# Sheriff: Inmate's 'red flag' petition against deputies shows issue with law



## RodneyFarva (Jan 18, 2007)

Greeley Tribune

WELD COUNTY, Colo. — Weld County Sheriff Steve Reams has been one of the most vocal critics against red flag laws since Colorado legislators started considering it in 2019.

When he learned an inmate in the Weld County Jail used the law to ask a judge to remove weapons from Reams and a unit in the jail, he was frustrated to see it being abused in the ways he warned against.

On Feb. 25, Weld District Chief Judge James Hartmann reviewed and denied a temporary extreme risk protection order filed by an inmate of the jail. Reams learned of the petition later that day, when Hartmann forwarded him the dismissal. The inmate will not be named at the request of Reams due to a concern the inmate is seeking notoriety through frivolous complaints.
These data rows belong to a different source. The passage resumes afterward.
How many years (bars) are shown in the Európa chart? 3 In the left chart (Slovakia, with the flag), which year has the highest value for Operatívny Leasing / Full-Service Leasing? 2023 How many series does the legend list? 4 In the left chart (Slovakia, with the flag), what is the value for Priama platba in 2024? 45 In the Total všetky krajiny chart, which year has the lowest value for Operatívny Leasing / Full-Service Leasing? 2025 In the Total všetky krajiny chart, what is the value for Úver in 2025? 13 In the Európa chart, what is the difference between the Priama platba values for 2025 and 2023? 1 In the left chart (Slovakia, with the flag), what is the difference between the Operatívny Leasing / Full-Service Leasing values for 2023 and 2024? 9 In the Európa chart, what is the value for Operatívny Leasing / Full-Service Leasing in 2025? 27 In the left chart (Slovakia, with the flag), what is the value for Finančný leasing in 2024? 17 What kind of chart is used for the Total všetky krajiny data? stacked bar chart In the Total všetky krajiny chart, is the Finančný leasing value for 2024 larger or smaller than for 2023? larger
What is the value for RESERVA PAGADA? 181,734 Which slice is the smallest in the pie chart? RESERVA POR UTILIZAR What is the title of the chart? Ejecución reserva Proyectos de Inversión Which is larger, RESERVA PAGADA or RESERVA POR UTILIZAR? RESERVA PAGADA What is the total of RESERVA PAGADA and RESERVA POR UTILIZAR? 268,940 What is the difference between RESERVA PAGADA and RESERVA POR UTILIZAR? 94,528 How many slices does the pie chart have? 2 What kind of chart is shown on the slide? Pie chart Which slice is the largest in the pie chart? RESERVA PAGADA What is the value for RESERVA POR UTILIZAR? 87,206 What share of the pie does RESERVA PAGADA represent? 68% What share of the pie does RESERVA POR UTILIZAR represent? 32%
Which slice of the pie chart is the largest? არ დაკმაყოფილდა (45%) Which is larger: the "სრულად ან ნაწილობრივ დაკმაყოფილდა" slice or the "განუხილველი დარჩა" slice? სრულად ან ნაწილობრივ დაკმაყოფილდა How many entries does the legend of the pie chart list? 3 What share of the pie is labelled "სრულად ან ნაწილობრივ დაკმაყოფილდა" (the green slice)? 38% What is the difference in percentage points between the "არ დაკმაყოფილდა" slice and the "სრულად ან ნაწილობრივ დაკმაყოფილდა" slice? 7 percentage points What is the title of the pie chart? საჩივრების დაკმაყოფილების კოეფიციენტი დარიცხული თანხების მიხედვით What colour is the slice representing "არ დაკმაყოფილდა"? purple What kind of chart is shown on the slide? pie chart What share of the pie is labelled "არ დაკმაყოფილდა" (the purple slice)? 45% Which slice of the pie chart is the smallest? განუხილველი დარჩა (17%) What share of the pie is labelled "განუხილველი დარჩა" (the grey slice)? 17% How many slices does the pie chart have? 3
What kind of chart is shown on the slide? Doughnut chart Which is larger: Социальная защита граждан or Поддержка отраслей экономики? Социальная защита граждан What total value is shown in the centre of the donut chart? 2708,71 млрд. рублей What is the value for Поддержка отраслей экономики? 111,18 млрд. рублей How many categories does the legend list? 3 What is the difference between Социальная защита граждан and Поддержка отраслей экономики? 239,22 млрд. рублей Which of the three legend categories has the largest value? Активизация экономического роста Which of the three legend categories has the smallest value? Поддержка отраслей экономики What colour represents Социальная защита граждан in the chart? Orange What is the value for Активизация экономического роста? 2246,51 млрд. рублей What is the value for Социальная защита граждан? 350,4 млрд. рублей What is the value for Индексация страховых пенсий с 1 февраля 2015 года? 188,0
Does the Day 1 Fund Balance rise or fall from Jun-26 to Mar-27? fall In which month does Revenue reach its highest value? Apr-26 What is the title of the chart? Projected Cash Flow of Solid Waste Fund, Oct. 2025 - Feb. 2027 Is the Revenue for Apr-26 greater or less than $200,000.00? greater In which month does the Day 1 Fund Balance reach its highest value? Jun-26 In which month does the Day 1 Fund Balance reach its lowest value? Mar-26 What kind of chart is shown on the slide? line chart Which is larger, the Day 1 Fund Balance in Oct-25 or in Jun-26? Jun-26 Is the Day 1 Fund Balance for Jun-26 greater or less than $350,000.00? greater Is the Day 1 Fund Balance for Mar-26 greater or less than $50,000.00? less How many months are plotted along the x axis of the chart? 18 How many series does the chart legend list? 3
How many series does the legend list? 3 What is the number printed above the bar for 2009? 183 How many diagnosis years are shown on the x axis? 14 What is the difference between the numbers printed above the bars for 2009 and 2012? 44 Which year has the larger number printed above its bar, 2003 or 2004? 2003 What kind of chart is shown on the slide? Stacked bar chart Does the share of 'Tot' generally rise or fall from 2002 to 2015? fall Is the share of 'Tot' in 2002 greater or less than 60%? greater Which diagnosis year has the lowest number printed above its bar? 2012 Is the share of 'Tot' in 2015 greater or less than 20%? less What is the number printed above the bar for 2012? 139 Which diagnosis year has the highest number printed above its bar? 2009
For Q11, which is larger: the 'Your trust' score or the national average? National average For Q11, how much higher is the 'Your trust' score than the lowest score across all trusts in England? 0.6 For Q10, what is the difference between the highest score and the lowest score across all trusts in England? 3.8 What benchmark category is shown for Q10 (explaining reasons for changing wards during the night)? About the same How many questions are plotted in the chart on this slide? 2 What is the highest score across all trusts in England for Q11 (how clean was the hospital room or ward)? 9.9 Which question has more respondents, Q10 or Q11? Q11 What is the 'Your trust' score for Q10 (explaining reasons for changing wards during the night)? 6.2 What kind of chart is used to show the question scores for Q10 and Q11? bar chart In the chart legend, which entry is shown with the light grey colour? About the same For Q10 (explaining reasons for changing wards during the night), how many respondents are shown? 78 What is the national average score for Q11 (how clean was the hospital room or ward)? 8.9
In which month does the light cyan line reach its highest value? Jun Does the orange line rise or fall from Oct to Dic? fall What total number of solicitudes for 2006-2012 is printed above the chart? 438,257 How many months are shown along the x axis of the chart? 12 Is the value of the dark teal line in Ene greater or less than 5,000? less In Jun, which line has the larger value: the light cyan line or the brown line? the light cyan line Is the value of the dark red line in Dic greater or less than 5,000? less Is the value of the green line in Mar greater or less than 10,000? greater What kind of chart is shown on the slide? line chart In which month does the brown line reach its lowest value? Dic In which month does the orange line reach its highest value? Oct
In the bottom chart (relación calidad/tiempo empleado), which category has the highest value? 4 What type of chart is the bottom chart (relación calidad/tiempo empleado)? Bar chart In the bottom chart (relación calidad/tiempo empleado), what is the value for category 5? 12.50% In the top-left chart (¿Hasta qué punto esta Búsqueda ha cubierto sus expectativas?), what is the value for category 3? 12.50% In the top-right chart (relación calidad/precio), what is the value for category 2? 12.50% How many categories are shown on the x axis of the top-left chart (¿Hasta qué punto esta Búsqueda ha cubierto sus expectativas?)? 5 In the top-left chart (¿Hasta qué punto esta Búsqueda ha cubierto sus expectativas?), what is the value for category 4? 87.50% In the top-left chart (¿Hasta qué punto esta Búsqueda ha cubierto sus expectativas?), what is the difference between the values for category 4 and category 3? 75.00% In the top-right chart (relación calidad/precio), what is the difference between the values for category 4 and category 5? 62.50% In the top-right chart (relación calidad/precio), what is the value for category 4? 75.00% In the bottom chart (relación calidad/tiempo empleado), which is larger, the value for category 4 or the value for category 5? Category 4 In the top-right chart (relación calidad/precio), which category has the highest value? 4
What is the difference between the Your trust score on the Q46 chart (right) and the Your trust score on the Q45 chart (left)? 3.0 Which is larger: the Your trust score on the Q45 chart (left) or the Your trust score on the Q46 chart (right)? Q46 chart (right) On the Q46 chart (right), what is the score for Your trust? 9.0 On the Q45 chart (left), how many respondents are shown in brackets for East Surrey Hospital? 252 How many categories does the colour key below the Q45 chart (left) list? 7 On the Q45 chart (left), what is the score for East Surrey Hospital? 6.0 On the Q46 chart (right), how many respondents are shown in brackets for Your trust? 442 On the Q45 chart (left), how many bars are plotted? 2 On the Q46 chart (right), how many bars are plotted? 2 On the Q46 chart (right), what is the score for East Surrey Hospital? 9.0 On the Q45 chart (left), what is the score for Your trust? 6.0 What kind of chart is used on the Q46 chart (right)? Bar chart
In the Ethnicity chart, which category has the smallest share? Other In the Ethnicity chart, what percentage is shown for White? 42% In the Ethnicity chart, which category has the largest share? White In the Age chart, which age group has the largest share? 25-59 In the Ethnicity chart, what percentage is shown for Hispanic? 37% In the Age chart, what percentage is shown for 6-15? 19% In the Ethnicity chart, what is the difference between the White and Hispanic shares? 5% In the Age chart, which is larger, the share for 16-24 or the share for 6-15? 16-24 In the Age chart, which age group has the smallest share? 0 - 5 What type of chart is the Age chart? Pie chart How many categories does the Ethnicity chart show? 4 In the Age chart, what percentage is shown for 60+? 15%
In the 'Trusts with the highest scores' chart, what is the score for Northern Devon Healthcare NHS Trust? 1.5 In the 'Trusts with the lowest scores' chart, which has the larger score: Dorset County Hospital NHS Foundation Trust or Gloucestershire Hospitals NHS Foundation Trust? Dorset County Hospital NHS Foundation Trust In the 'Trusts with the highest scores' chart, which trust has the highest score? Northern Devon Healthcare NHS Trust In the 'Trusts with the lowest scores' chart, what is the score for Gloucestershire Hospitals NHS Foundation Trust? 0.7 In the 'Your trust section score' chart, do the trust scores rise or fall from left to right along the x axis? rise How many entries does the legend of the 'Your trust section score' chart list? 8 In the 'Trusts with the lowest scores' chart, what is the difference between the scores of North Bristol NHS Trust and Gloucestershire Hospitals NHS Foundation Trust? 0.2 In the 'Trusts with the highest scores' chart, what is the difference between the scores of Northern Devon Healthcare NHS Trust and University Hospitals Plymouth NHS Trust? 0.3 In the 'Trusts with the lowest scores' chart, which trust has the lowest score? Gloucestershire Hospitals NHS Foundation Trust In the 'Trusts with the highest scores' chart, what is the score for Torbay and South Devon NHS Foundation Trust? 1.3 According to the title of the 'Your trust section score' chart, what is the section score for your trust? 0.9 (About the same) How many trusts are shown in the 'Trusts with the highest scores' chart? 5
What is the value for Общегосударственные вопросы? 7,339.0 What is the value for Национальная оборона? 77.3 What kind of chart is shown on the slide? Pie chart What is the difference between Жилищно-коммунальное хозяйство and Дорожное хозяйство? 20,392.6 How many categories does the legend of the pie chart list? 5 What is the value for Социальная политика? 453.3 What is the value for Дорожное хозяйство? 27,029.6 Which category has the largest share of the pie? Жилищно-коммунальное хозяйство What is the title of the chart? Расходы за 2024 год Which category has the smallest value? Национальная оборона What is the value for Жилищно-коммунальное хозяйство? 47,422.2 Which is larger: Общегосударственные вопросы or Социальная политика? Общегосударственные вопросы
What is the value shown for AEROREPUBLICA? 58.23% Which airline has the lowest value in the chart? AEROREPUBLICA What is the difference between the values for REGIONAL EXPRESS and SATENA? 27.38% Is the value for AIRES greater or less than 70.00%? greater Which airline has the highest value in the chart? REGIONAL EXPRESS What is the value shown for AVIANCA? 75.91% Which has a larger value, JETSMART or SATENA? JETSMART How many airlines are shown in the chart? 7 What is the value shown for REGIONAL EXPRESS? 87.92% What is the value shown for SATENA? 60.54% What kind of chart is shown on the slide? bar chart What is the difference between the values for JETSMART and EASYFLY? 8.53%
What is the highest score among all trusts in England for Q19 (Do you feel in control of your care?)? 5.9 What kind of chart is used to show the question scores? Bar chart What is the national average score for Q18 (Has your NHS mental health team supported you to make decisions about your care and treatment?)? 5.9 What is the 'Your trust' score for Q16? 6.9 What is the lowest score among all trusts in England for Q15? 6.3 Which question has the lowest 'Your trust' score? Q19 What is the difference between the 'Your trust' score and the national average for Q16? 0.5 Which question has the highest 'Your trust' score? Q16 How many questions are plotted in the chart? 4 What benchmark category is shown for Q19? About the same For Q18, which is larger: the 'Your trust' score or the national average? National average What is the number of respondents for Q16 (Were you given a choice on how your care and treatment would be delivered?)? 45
Deputies “carry shotguns inside the jail intimidating and excessively abusing inmates with these shotguns,” the inmate wrote in the complaint. “These deputys (sic) carry these deadly weapons 24 hours a day patrolling the floors of this jail intimidating and threatening people for the most minor things.”

The “shotguns” the inmate referenced are actually less-than-lethal weapons used by a specialized team of deputies in the jail for situations with enhanced security risks. Hartmann determined the inmate failed to show the deputies posed “a significant risk of causing personal injury to self or others in the near future.”

The law allows family members, roommates or law enforcement to petition courts for an extreme risk protection order. The inmate claimed he regularly resides with Reams and the jail deputies, a question Hartmann did not address. Reams said they’re reviewing the petition front and back to see if any criminal charges apply.

When a Fort Collins woman filed a petition against a Colorado State University police officer and falsely said they shared a child together, police issued an arrest warrant on suspicion of perjury, The Denver Post reported.

“I don’t know that the law doesn’t allow for him to use that interpretation,” Reams said. “I don’t know that I could say he perjured himself at this point based on how poorly this law is written.”

The inmate has a history of filing complaints about the jail since his arrest in May 2016. His two ongoing court cases in Weld County have been delayed by mental competency evaluations and mental health commitment in March 2018, according to online court records.

The inmate wrote to the U.S. Attorney’s Office in March 2018 that a fellow inmate was shot “at least seven times” in October 2017, prompting an inquiry. Reams said he wasn’t aware of any progress on the inquiry, and a spokesman for the U.S. Attorney’s Office did not return a call seeking updates.

Despite the complaint, Reams said, employees of the jail have not had to use any force against the inmate.

Reams said he wasn’t sure why the inmate filed the petition, but he said he’d like to see the inmate’s court cases completed, so the inmate would no longer be in his facility.

“He’s very frustrated with being in the facility. He’s been there for quite some time,” Reams said. “He’s definitely entertained himself with letter writings to whomever will listen.”

Reams said he will not enforce any red flag orders sent to his office, on the basis that he interprets the law to be unconstitutional. Though advocates for the law may say the judge’s dismissal shows there are safeguards in place, Reams said things could have played out differently.

“It was probably fortunate in the way (the inmate) is well known to the court system here, so that probably raised a few red flags,” he said. “Had it been any other inmate or judge who was not necessarily aware of (the inmate) or the environment that he comes from, I don’t know that the outcome would have been the same.”


----------



## Roy Fehler (Jun 15, 2010)

Gun rights advocates need to start filing red flag complaints against police chiefs, sheriffs, and all politicians who have concealed carry permits.

Once the beautiful people are inconvenienced, then things will change.


----------